The tutorial slides are available here.
Probabilistic programming is an emerging subfield of AI that extends traditional programming languages with primitives to support probabilistic inference and learning. It is closely related to statistical relational learning, but focuses on a programming language perspective rather than on a graphical model one.
This tutorial provides a gentle and coherent introduction to the field by introducing a number of core probabilistic programming concepts and their relations. It focuses on probabilistic extensions of logic programming languages, such as CLP(BN), BLPs, ICL, PRISM, ProbLog, LPADs, CP-logic, SLPs and DYNA, but also discusses relations to alternative probabilistic programming languages such as Church, IBAL and BLOG and to some extent to statistical relational learning models such as RBNs, MLNs, and PRMs.

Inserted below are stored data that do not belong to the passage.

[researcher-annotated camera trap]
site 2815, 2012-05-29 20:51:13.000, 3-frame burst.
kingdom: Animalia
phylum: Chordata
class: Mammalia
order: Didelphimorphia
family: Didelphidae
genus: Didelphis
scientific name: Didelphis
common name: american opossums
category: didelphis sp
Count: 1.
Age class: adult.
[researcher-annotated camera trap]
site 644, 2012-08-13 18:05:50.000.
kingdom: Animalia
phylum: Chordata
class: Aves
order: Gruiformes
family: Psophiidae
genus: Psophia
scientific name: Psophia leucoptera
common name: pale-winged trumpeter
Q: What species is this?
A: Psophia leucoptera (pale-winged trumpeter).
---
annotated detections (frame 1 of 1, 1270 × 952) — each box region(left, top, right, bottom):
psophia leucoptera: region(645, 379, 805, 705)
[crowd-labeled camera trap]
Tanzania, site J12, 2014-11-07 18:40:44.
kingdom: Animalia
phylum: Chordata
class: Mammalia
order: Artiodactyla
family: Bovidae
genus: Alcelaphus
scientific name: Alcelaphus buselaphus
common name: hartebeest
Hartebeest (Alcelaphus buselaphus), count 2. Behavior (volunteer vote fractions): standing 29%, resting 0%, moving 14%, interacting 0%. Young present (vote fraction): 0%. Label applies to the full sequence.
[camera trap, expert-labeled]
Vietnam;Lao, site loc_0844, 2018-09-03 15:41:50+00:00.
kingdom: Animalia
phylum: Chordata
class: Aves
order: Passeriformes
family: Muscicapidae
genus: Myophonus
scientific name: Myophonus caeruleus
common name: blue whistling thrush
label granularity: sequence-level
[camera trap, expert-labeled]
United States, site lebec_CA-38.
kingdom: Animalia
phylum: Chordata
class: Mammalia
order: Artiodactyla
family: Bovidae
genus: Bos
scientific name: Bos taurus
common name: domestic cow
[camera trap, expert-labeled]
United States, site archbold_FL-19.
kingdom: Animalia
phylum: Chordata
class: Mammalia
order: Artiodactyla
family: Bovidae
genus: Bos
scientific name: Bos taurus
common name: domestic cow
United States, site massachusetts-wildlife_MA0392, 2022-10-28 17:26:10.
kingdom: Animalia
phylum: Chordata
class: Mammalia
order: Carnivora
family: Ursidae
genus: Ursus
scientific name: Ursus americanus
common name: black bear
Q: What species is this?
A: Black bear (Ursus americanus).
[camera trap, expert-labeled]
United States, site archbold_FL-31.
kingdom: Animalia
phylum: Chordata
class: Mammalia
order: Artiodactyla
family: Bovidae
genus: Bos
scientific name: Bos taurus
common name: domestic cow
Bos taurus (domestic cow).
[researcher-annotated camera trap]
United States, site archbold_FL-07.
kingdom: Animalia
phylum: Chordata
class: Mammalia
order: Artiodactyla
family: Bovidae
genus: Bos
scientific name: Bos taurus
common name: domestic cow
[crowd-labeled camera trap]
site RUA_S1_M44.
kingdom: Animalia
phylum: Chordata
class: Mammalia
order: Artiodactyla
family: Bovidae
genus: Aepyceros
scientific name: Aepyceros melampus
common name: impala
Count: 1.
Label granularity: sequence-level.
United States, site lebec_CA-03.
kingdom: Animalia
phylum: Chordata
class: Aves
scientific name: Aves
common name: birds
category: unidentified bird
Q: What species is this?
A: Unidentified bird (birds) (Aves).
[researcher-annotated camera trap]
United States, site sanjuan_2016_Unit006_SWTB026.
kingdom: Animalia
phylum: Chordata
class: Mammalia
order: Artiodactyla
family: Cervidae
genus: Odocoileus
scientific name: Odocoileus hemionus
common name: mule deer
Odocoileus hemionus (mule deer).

The concepts will be illustrated on a wide variety of tasks, including models representing Bayesian networks, probabilistic graphs, stochastic grammars, etc. This should allow participants to start writing their own probabilistic programs. We further provide an overview of the different inference mechanisms developed in the field, and discuss their suitability for the different concepts. We also touch upon approaches to learn the parameters of probabilistic programs, and mention a number of applications in areas such as robotics, vision, natural language processing, web mining, and bioinformatics.
The tutorial is intended for AI researchers and practitioners, as well as domain experts interested in probabilistic programming and statistical relational learning. Basic knowledge of Prolog, logic programming and/or graphical models at the level of an introductory course in AI will be helpful, but is not a prerequisite.